### To do
Transcribe the lines word for word, starting at the line that contains "What gap separates" and ending with the final line of the items below.

### Scene question items
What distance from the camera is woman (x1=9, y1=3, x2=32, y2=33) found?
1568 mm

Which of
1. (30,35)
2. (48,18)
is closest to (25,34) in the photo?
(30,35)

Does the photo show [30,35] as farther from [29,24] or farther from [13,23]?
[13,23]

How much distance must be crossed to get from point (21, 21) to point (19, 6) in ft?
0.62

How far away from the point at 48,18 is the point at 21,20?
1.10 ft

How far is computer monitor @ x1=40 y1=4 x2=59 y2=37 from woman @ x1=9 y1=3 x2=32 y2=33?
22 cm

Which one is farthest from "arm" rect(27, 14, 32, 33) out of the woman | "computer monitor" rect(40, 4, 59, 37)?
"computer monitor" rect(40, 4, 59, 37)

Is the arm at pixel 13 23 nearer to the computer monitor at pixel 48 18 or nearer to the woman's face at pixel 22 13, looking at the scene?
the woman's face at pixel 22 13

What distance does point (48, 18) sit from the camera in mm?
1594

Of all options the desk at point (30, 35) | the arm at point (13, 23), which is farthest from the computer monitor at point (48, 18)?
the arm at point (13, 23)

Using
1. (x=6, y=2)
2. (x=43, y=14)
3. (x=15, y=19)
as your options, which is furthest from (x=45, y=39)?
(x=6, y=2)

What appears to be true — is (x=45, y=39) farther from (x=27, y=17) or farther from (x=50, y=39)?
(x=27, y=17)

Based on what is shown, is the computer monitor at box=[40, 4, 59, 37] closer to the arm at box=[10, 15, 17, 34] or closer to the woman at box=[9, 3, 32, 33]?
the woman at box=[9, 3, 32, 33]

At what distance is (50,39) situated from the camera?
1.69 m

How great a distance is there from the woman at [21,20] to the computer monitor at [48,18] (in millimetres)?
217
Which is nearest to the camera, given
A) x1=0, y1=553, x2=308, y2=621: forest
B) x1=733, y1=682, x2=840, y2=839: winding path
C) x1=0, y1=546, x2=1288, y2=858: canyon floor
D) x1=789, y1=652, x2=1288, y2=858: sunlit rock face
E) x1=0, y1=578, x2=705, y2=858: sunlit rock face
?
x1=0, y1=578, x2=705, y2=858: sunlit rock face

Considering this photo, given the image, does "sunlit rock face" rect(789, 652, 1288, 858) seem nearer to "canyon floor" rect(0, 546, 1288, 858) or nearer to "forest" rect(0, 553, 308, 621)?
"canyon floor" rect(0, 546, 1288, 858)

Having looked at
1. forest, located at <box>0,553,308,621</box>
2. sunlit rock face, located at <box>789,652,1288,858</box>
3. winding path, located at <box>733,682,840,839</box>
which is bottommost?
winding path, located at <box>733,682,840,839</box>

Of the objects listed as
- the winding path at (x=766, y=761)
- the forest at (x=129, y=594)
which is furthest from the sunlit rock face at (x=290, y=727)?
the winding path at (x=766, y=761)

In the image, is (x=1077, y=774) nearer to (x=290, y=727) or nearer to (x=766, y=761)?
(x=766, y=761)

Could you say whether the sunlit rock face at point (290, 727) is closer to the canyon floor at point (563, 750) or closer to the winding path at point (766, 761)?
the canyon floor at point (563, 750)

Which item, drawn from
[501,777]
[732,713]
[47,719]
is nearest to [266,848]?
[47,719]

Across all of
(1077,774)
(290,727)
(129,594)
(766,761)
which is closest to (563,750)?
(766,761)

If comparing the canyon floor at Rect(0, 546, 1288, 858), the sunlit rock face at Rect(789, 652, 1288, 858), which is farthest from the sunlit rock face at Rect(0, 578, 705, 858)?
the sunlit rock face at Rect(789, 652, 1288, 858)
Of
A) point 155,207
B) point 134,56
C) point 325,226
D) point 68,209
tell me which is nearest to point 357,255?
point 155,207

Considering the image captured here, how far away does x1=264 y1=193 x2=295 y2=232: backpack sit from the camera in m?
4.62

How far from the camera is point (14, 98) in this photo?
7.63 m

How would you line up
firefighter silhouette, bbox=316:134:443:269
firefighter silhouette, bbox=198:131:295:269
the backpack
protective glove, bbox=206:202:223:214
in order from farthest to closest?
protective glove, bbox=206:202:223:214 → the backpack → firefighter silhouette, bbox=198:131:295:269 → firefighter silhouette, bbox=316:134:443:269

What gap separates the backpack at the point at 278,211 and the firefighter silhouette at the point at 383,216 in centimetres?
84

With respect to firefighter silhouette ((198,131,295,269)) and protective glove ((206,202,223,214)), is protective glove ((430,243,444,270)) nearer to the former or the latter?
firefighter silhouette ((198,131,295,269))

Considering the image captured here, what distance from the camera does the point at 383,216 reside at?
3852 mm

### Response to this task
What gap separates the backpack at the point at 278,211 and the firefighter silhouette at the point at 383,216 in centimetres?
84

With respect to firefighter silhouette ((198,131,295,269)) and protective glove ((206,202,223,214)), is protective glove ((430,243,444,270)) nearer to the former or the latter?
firefighter silhouette ((198,131,295,269))

Considering the image captured here, what distance from the camera does the point at 383,216 reside at?
3852 mm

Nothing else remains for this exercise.